I’m calling these breakfast tacos purely because there are fried eggs and avocado in the mix and both just scream of breakfast to me.
I’m a savoury breakfast girl most of the time, I’d say 80% of the time…sometimes only a stack of pancakes or big bowl of oats with chocolate chips and all the berries will do. But tacos…. I could eat them three times a day and never get tired of them.
I have been making my own yogurt and spelt flour flatbreads and pizza bases but I went for convenience with these and picked up some small gluten free tortillas; mainly because all the non gluten free ones where large and not quite what I was after. I think we have a distinct lack of options when it comes to minimal ingredient ready made tortilla options, I’m admittedly jealous of the vast array of alternatives those in the US and Canada, “those” being fellow food photographers and recipe content creators!
Anyways… these tacos are supers simple to make, the only cooking is of course the fried eggs and a quick shredded chipotle and pineapple chicken concoction. Pineapple is up there in my top three favourite fruits.. kiwi and raspberry being my other two loves with blueberries taking a very close 4th spot to raspberries. Could I ramble any further away from the recipe…
Of course these would be awesome for breakfast, brunch, or dinner…
If you make them be sure to tag me over on Instagram @peachypalate, I love seeing your creations!
What are some of your favourite taco fillings?
Chipotle Chicken Breakfast TacosPrint Recipe
- 1 tbsp olive oil
- 1/2 small onion, finely chopped
- 2 cloves garlic, minced or grated
- 1 tsp chilli powder
- 1 tsp smoked paprika
- 1 tsp salt
- 1.5 tsp dried chipotle chilis
- 2 tbsp tomato puree
- 4 boneless skinless chicken breast, all ready cooked and shredded
- 125ml fresh orange juice
- 1 cups fresh pineapple chunks
- juice of 1 lime
- 8 corn or flour tortillas, warmed
- 4 fried eggs
- sliced avocado, for serving
- shredded red cabbage for serving, optional
Heat your oil in a large pan.

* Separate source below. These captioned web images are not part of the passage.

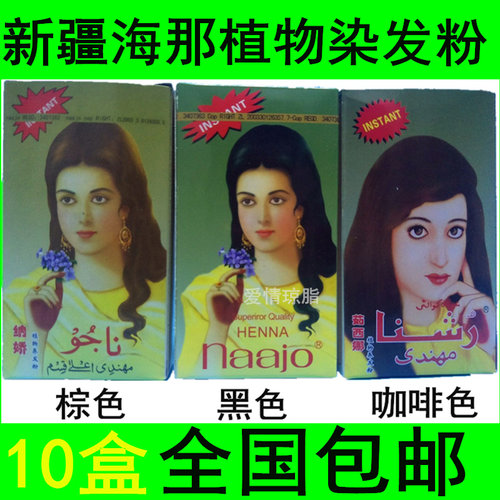 新疆指甲花粉植物染发粉棕色黑色花粉膏粉剂膏十盒包邮纳娇茹西娜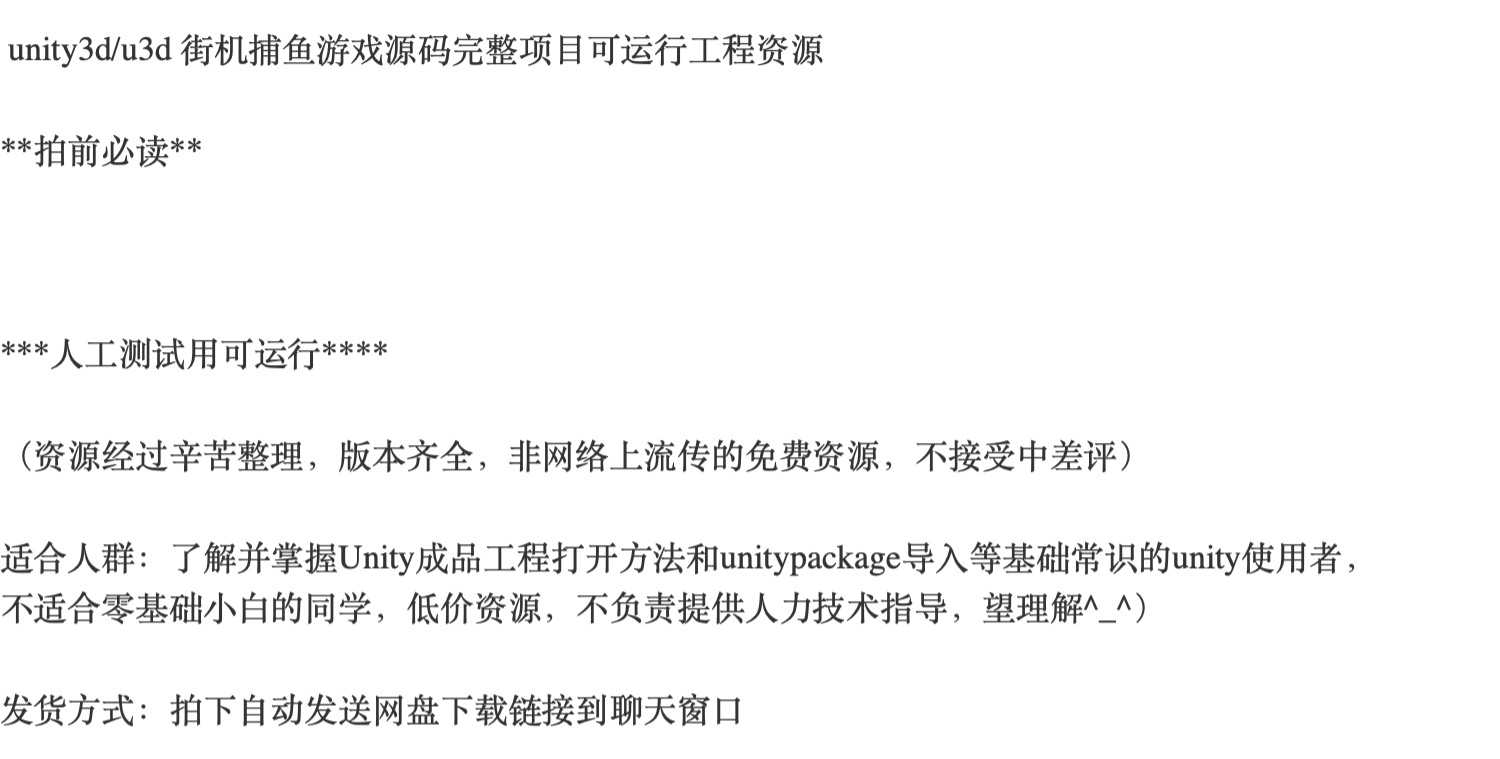 unity3d源码2022 街机捕鱼完整版代码/u3d游戏源码/u3d小游戏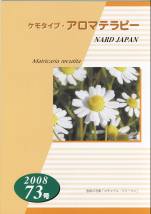 ケモタイプ・アロマテラピー2008　73号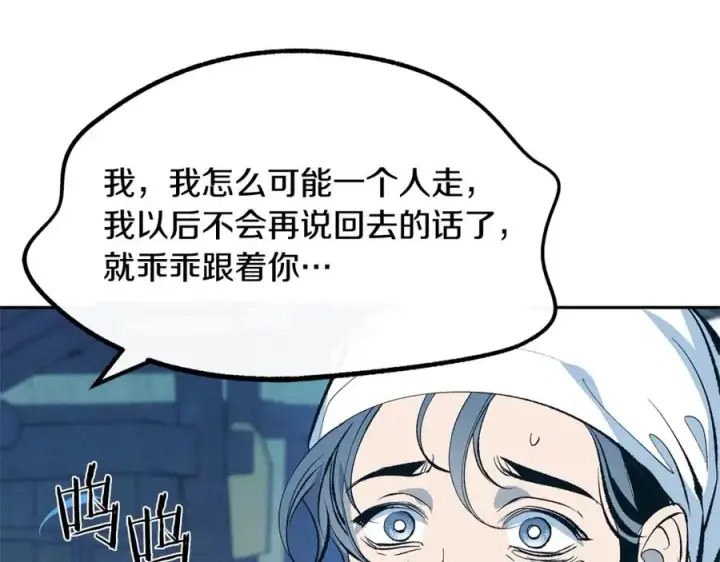 漫画《修罗的恋人》第13话 从始至终我只信你第116张图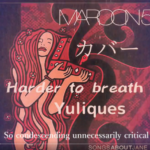 Maroon5 Harder to breath歌詞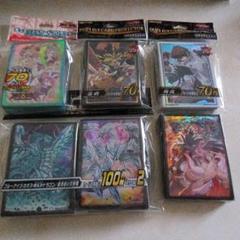 遊戯王 スリーブ マドルチェ 遊戯 海馬 ブルーアイズ・カオス・MAX・ドラゴン 遊戯王 スリーブ マドルチェ 遊戯 海馬 ブルーアイズ・カオス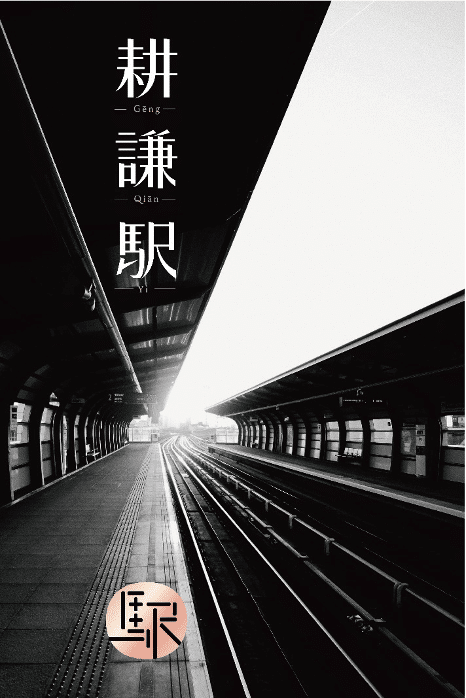 合作投資興建案-耕謙駅 3 image 12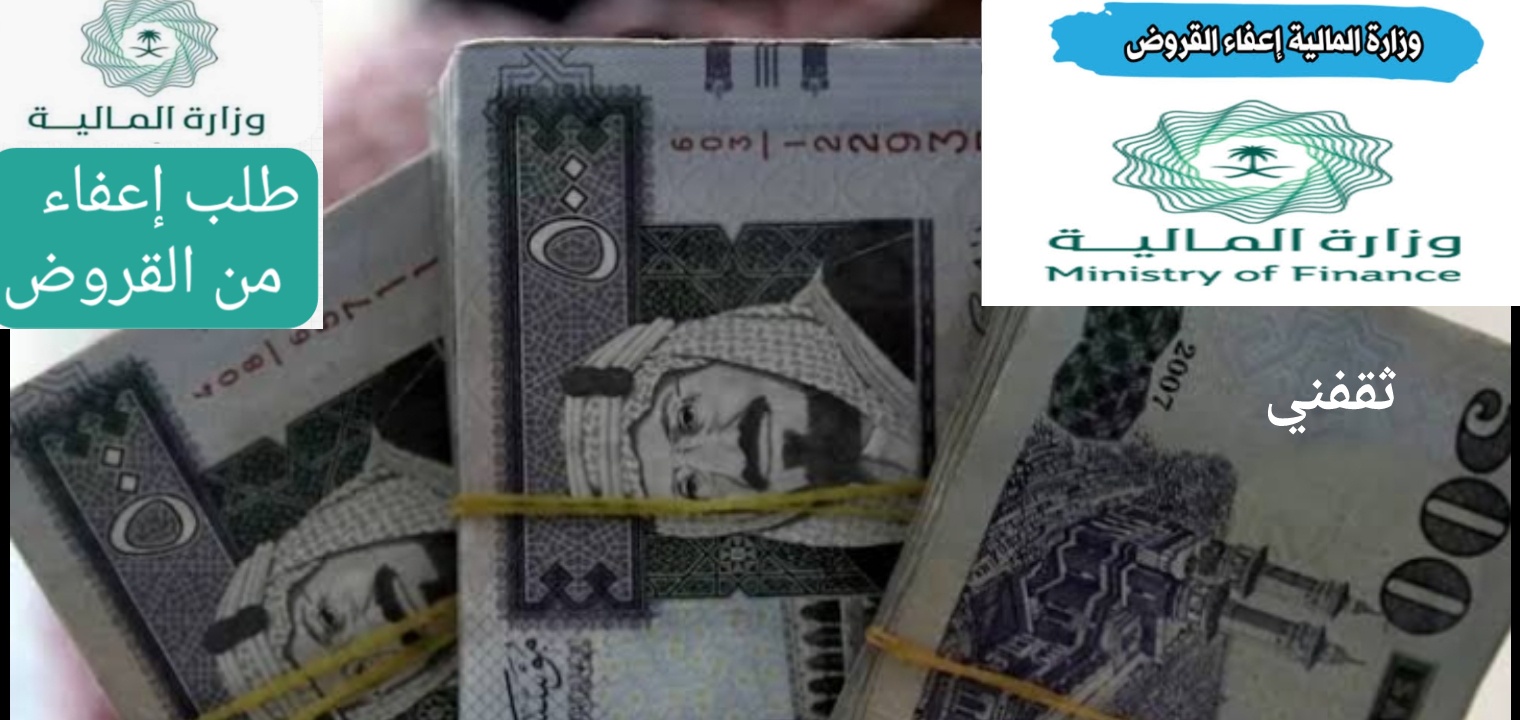 طريقة تقديم طلب إعفاء القروض وزارة المالية السعودية 1444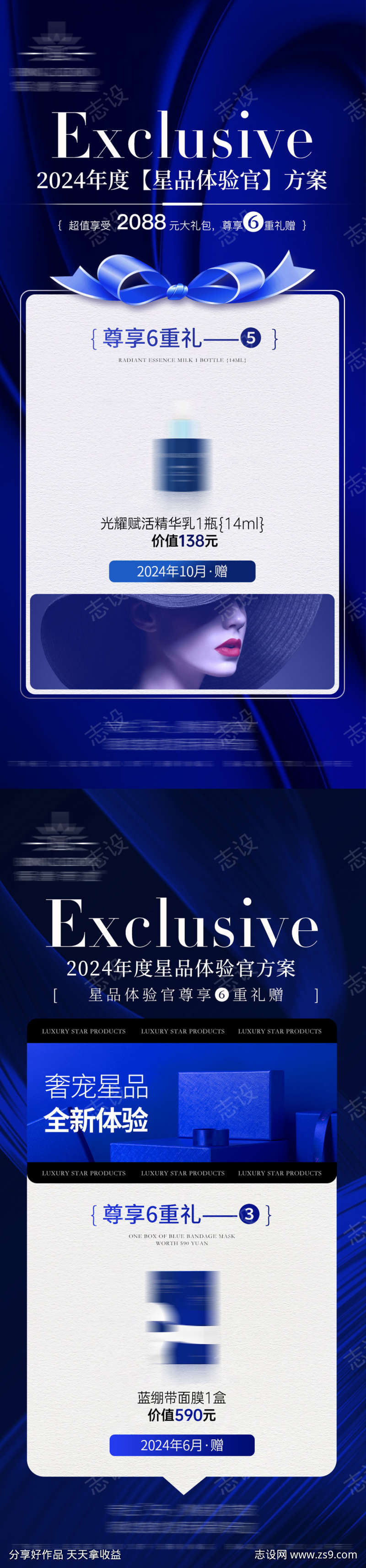 蓝色年度礼品方案海报
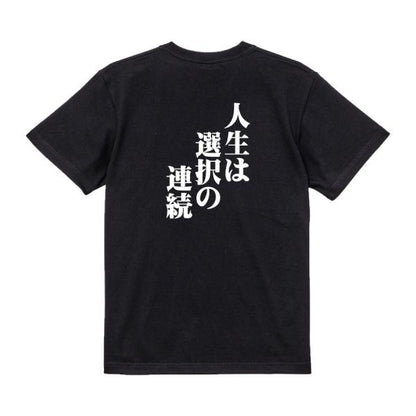 Japanese Kanji Graphic T-Shirt – Original FOOL Design 202501280268 - Black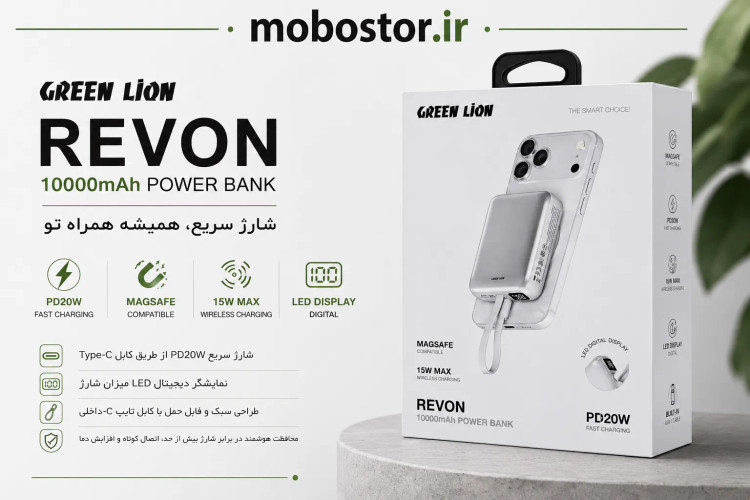 پاوربانک Green Lion Revon 10000mAh PD 20W MagSafe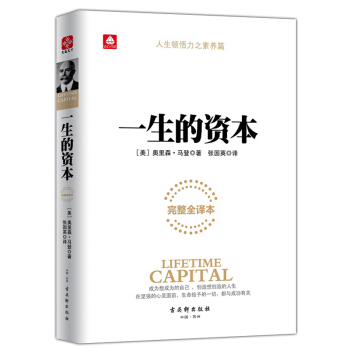 一生的资本 励志经典成功学 整合劳力时间知识人际关系的成功资本 改变千万热血青年的思维轨迹 pdf epub mobi 下载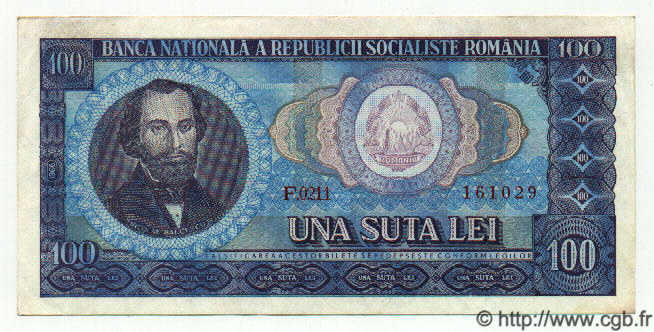 100 Lei ROMANIA  1966 P.097 q.SPL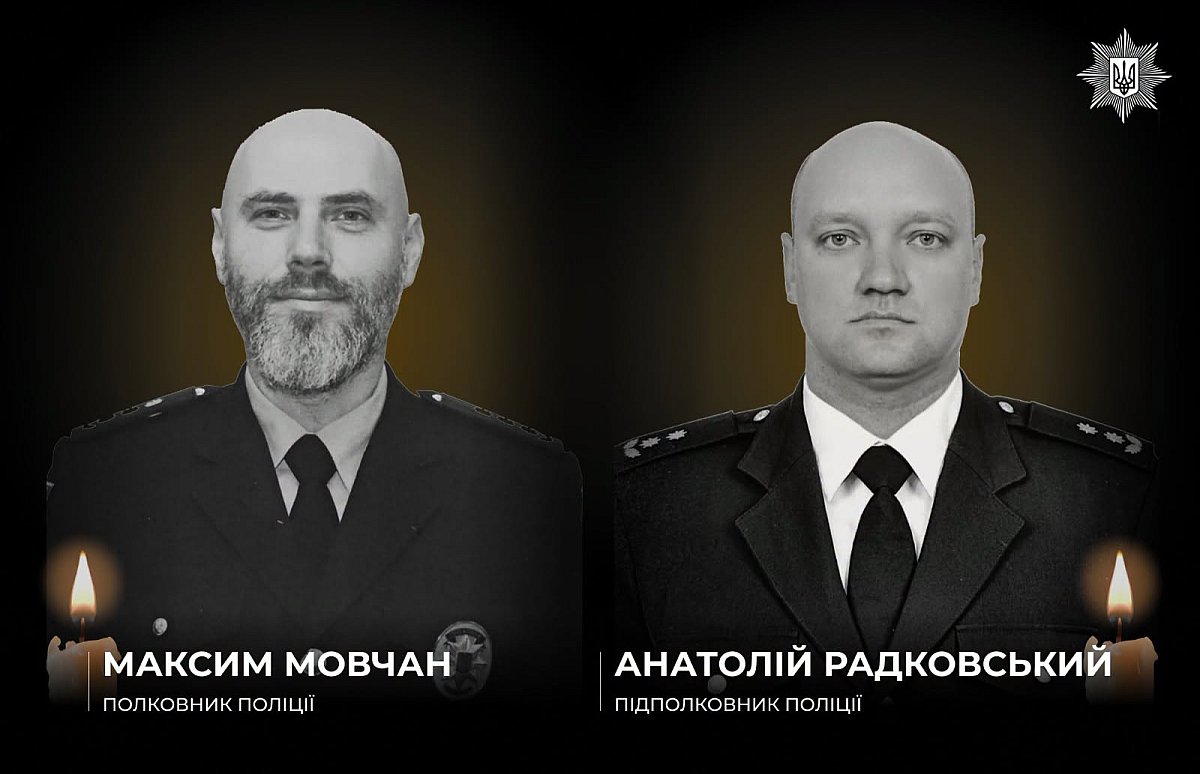 Во время разминирования погибли двое офицеров-взрывотехников Нацполиции Во время разминирования погибли двое офицеров-взрывотехников Нацполиции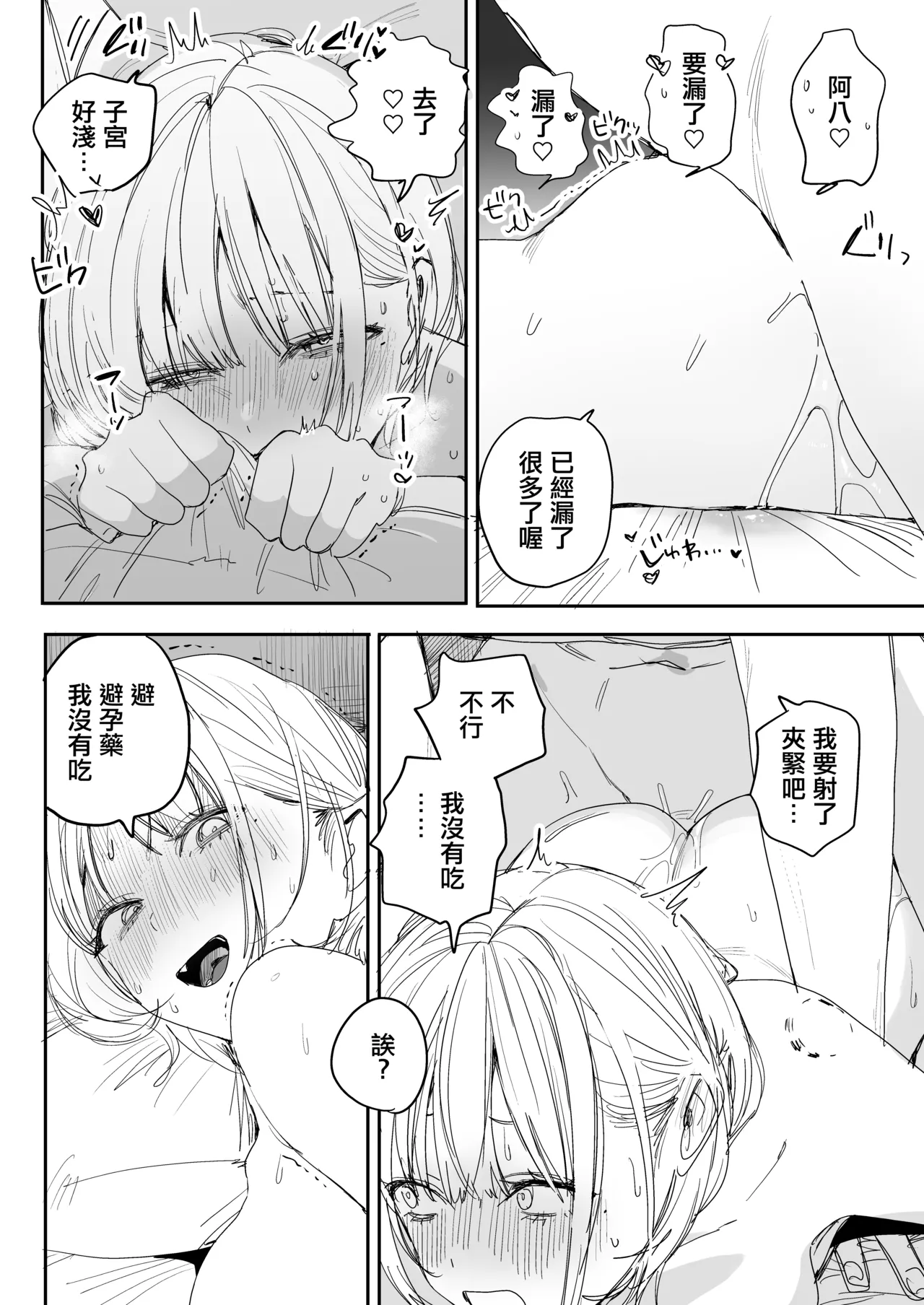 [Misoshiru Senmonten (Nako Sir)]Ore no Seiheki o Guchagucha ni Shite Oite Shiranai Aida ni Kekkon Shite ita Moto SeFri to Saigo no Bachiboko Sex Osame suru Hanashi | 與把我的性癖搞得一團糟的不知何時卻已經結婚的前炮友最後一次狠狠幹到爽的告別炮故事[Chinese] Page 55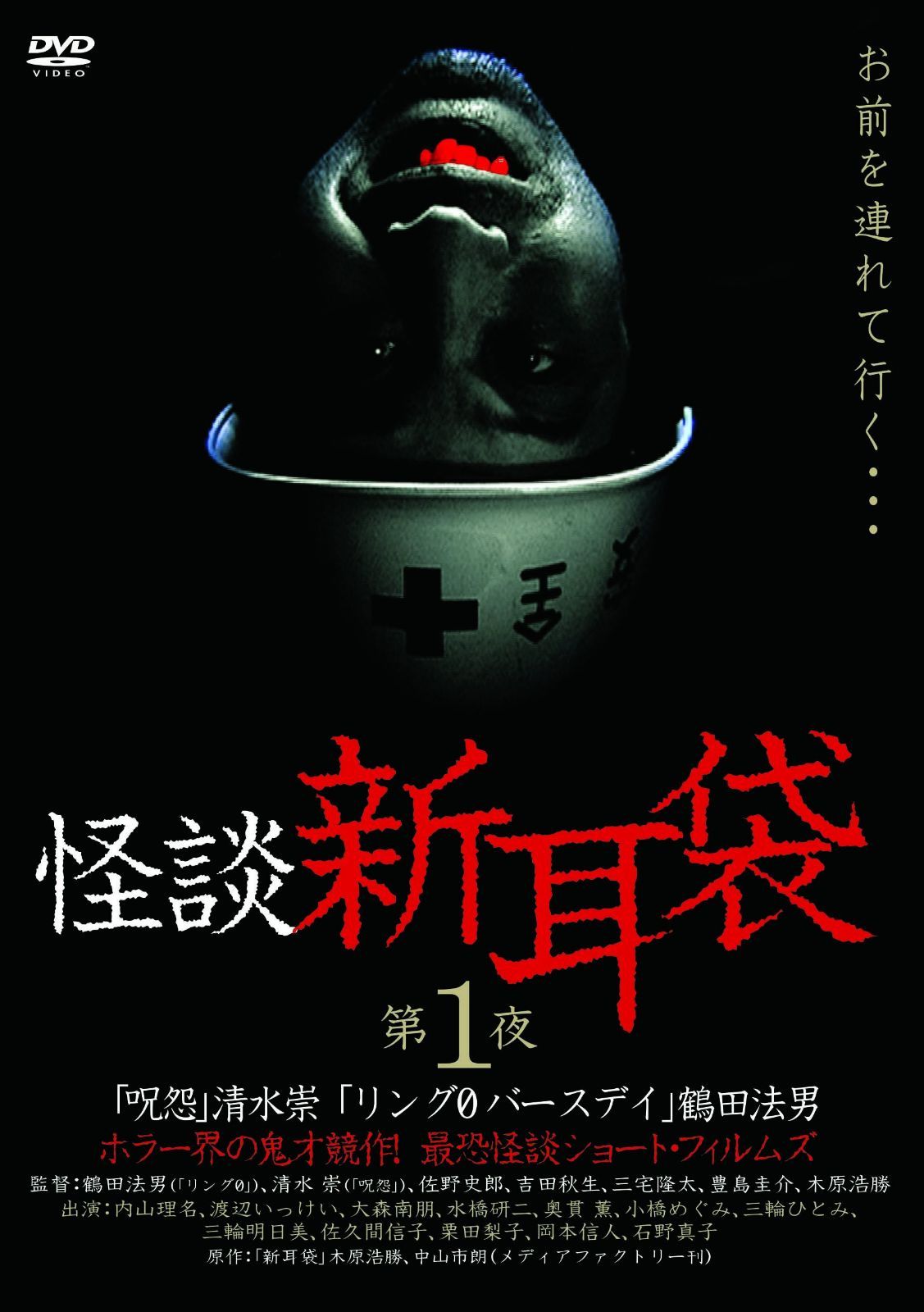 怪談新耳袋 第1夜 [DVD] - メルカリ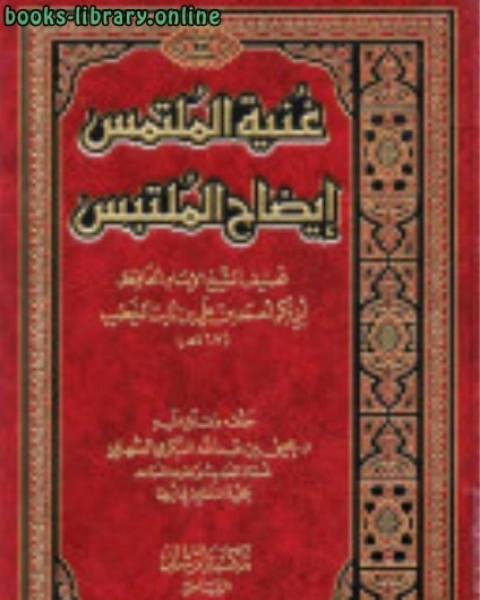 كتاب غنية الملتمس إيضاح الملتبس ت الشهري لـ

Once hot add the garlic and onion and cook for 5 minutes.
Add the child powder, paprika, salt, chipotle chilis, tomato puree and shredded chicken to the pan. Mix to combine. Then add the orange juice and 60ml of water. Mix through and then add the pineapple chunks.
Mix well again and leave to simmer and thicken for about 10 minutes.
Serve chipotle chicken in warm tortillas with a fried egg, some avocado and red cabbage if desired. I like adding a little more fresh pineapple on top and some fresh coriander!